I looked around but saw no hordes of vamps. But Pritkin had his full arsenal out and his shields up, not something he did lightly. I finally got a chance to see Mac’s handiwork in operation. The sword that slashed and danced around the mage’s head had the same design as the one I’d seen Mac painstakingly carving into Pritkin’s skin. But it was larger— easily half as long as me—and as solid and shiny as a real weapon. It also appeared to pack quite a punch. One swipe at Dracula threw him back almost ten feet, and if he hadn’t deflected the blade, it would have bisected him.
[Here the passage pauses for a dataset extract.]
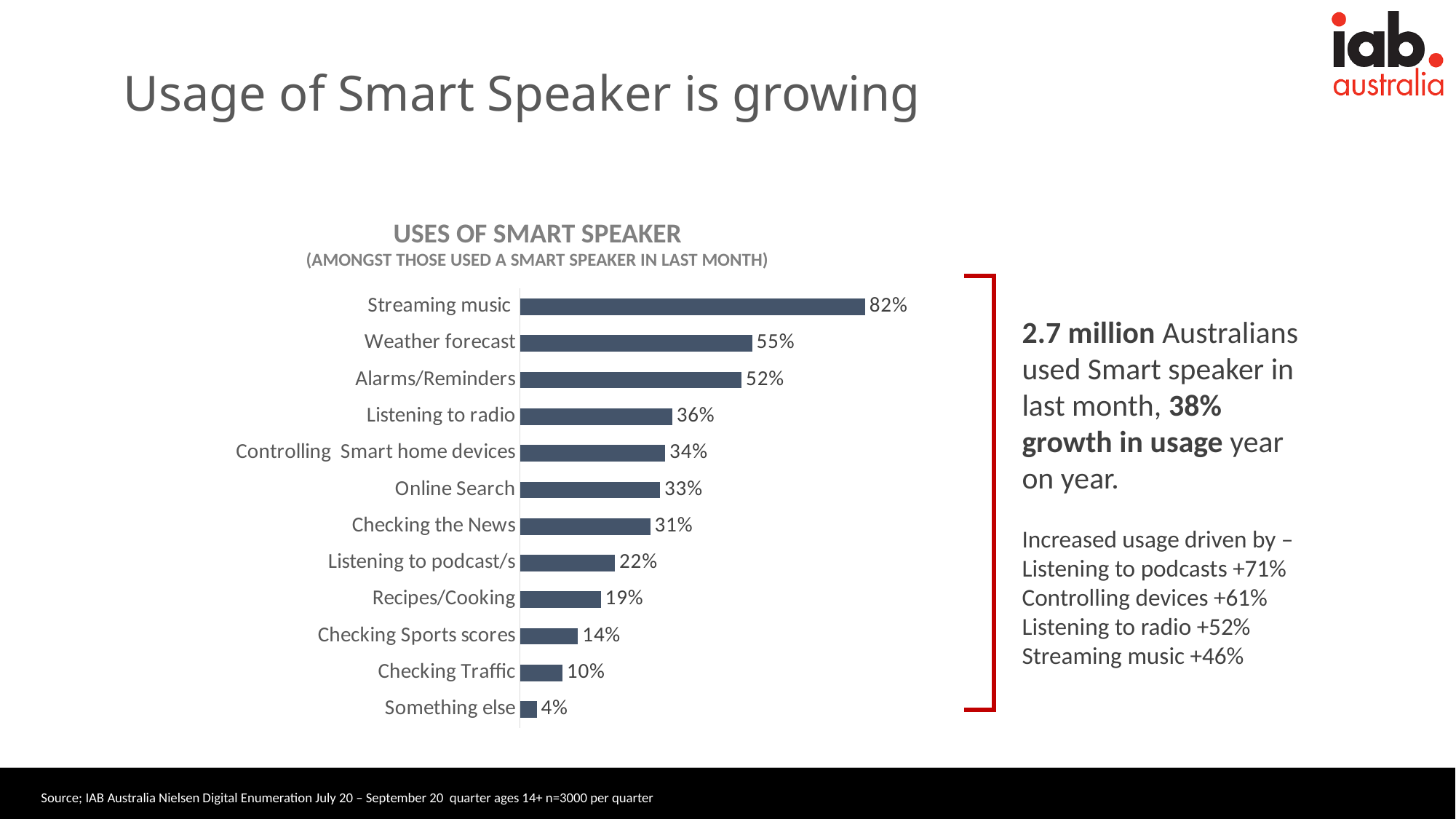
What is the title of the chart? USES OF SMART SPEAKER What percentage of smart speaker users use it for streaming music? 82% How many categories are shown in the chart? 12 Which use of smart speaker has the highest percentage? Streaming music What is the value for Controlling Smart home devices? 34% Which is larger, Listening to podcast/s or Recipes/Cooking? Listening to podcast/s What type of chart is shown on the slide? Bar chart What is the value for Checking Traffic? 10% Which is larger, Checking the News or Online Search? Online Search What is the difference between Weather forecast and Alarms/Reminders? 3% What is the difference between Streaming music and Listening to radio? 46% Which category has the lowest percentage? Something else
Suddenly, Dracula and Mircea were fighting side by side, their own feud forgotten in the face of the new threat. Luckily, the two brothers were so busy concentrating on the mage and his bevy of flying weapons that they didn’t notice me. Unluckily, they forgot about Myra, too, who had shrunk back from the fight, and her hands were clenched as if she held something. I reached her just as she threw the sphere in her left hand, and felt the effect slam into me like a tidal wave. Oh, joy. Little Myra had got herself a null bomb.

We went down in a tangle of Augusta’s voluminous skirts, Myra screaming and me swearing. The thing in her other hand turned out to be another sphere, this one dull black and about the size of a softball. I didn’t recognize it, but if it was magic it wouldn’t work right now, so I ignored it. Myra raked her nails down my cheek, almost resulting in Augusta going through eternity with a less-than-fashionable eye patch. I turned my head at the last second, avoiding the worst, but the scratches still hurt like a bitch.

“Girlfriend,” I told her, blinking to clear the blood out of my vision, “you so do not want to fuck with me today.”

Her eyes got big, then her expression turned murderous. “You!” Myra didn’t seem to like it that I’d been able to appropriate a stronger body, because she went for my throat, her reaching hands formed into claws. I managed to wrestle her hands off with minimal damage to either of us, but all I got in return was a snarl and a kick that caught me in the shin.

I slapped her hard enough that her head shot back and her eyes briefly lost focus, buying me a few seconds to check on the fight. The magical sword had disappeared and a few of Pritkin’s knives were on the ground, their animation lost to the null’s effects. The vamps had dealt with the others by simply allowing them to burrow so far into their flesh that they couldn’t pull back out again. Both of them were a bloody mess, but they would survive. I was a lot less sure about Pritkin. He had his revolver out, but steel bullets wouldn’t do much against master-level vampires, even assuming they connected.